I’ve been in a bit of a mental funk lately, not feeling motivated to write, socialize, and be around others. When it comes to writing, sometimes I feel like a bit of a perfectionist. Instead of just writing, I tend to not write unless I think it’s perfect. I think it was great for me to learn this lesson from Brene Brown before my trip, in a way it got me out of my perfectionist state. What I got from Brene’s book was to not always strive for perfection, sure there are times when something should be perfect, but is perfection right for every aspect of life? In another lesson Brene points out that perfectionism is the enemy of creativity. If you look at Painters, sure there are some boundaries, but artists have the liberty to operate outside of borders.

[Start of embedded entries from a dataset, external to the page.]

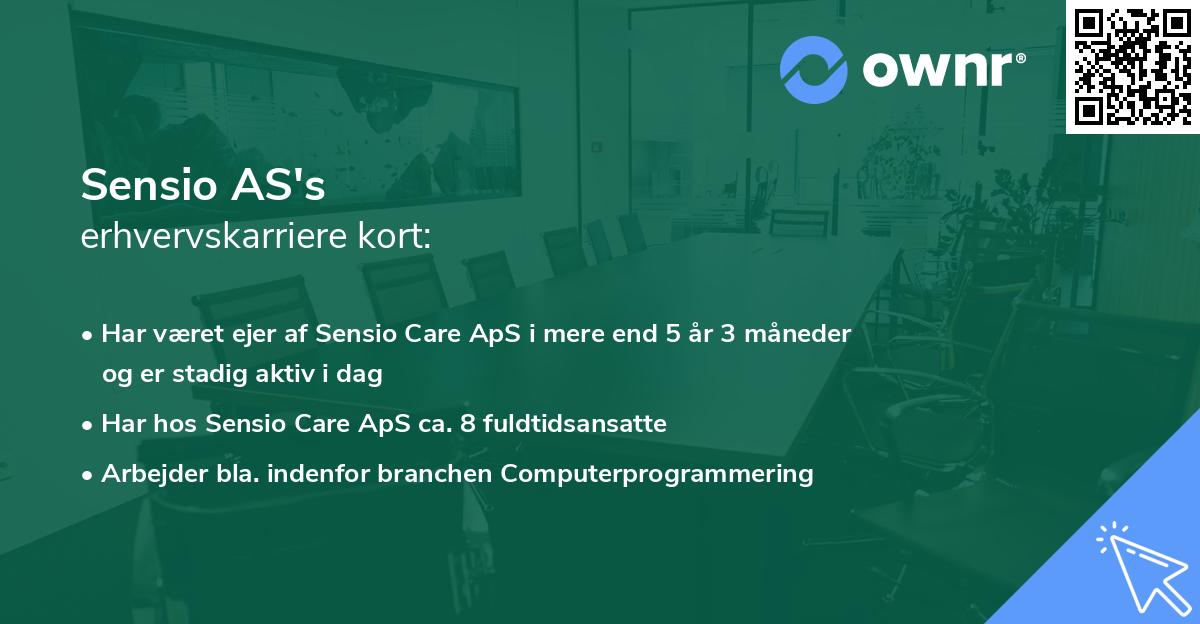 ownr®

Sensio AS's
erhvervskarriere kort:

• Har været ejer af Sensio Care ApS i mere end 5 år 3 måneder og er stadig aktiv i dag
• Har hos Sensio Care ApS ca. 8 fuldtidsansatte
• Arbejder bla. indenfor branchen Computerprogrammering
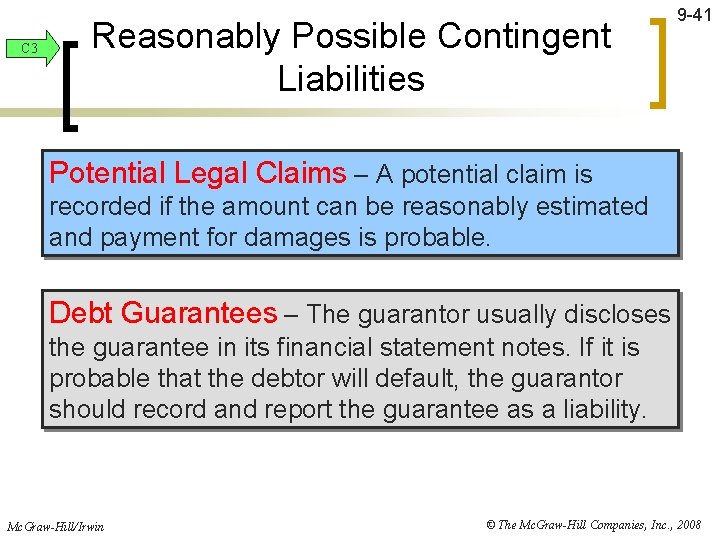 9-41

C3

Reasonably Possible Contingent Liabilities

Potential Legal Claims – A potential claim is recorded if the amount can be reasonably estimated and payment for damages is probable.

Debt Guarantees – The guarantor usually discloses the guarantee in its financial statement notes. If it is probable that the debtor will default, the guarantor should record and report the guarantee as a liability.

McGraw-Hill/Irwin

© The McGraw-Hill Companies, Inc., 2008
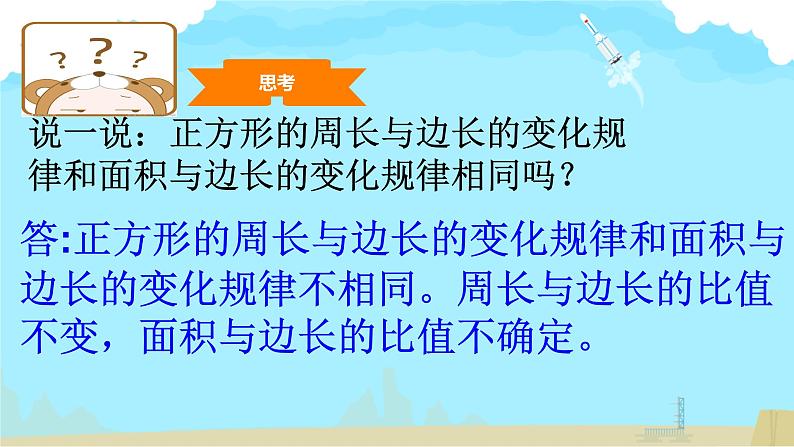 ? ? ?

思考

说一说：正方形的周长与边长的变化规律和面积与边长的变化规律相同吗？

答:正方形的周长与边长的变化规律和面积与边长的变化规律不相同。周长与边长的比值不变，面积与边长的比值不确定。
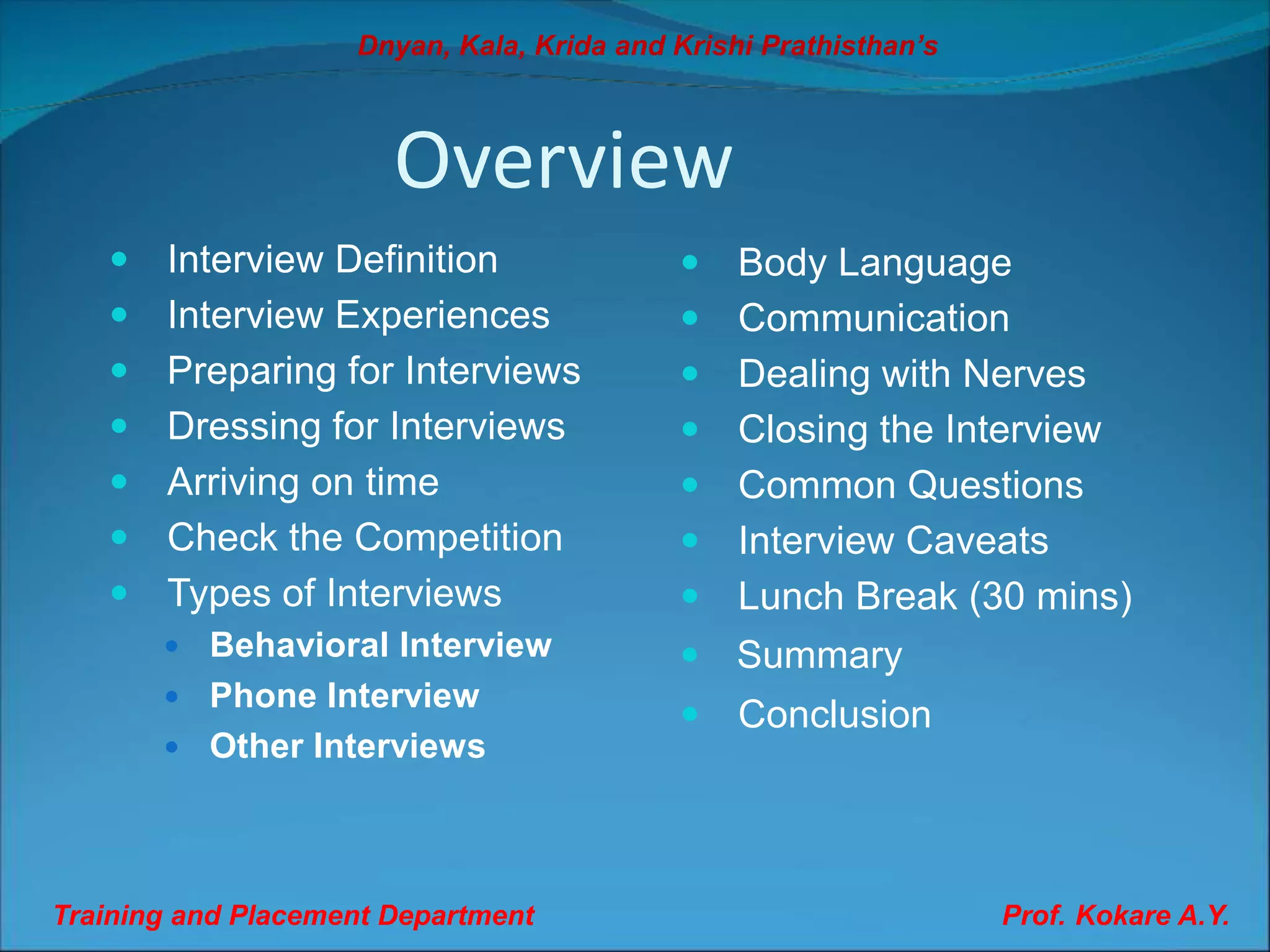 Dnyan, Kala, Krida and Krishi Prathisthan's

Overview

- Interview Definition
- Interview Experiences
- Preparing for Interviews
- Dressing for Interviews
- Arriving on time
- Check the Competition
- Types of Interviews
  - Behavioral Interview
  - Phone Interview
  - Other Interviews

- Body Language
- Communication
- Dealing with Nerves
- Closing the Interview
- Common Questions
- Interview Caveats
- Lunch Break (30 mins)
- Summary
- Conclusion

Training and Placement Department

Prof. Kokare A.Y.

So what does any of this have to do with my imageNew York trip? I think it was great for me to change my attitude before coming back to New York. There’s so much inspiration here, and I needed to be in the right mood to soak it all up. New York is an interesting place. As I started saying in the beginning there’s so much exciting things here, yet as I looked around, I noticed that everyone seemed to have a bleak and down trodden look. Perhaps it’s because I was on the Subway, or perhaps it’s because it was 30 degrees outside. By the way if you’ve never riden the New York city subway, you should try it at least once before you die, of course you might also die there too. As I rode the subway I couldn’t help but think that there was so much that the City had to offer, yet I was wondering how many of those people took time to appreciate the beauty that’s right outside. Even though we’re in a closed cramped space, everyone really seemed like they were in their own bubble. This all had me asking a similar question of my own life. What things am I missing out on in life that I could be enjoying? Am I going through my life not appreciating the beauty that’s right around the corner?

So what’s the lesson? Life can be inherently hard, sometimes work, life and responsibilities get us out of focus. While life is un-folding around us, beauty is also right there. If there’s one thing I want you to remember is this, take time to enjoy the beauty around you, and we’ll all be a little happier today.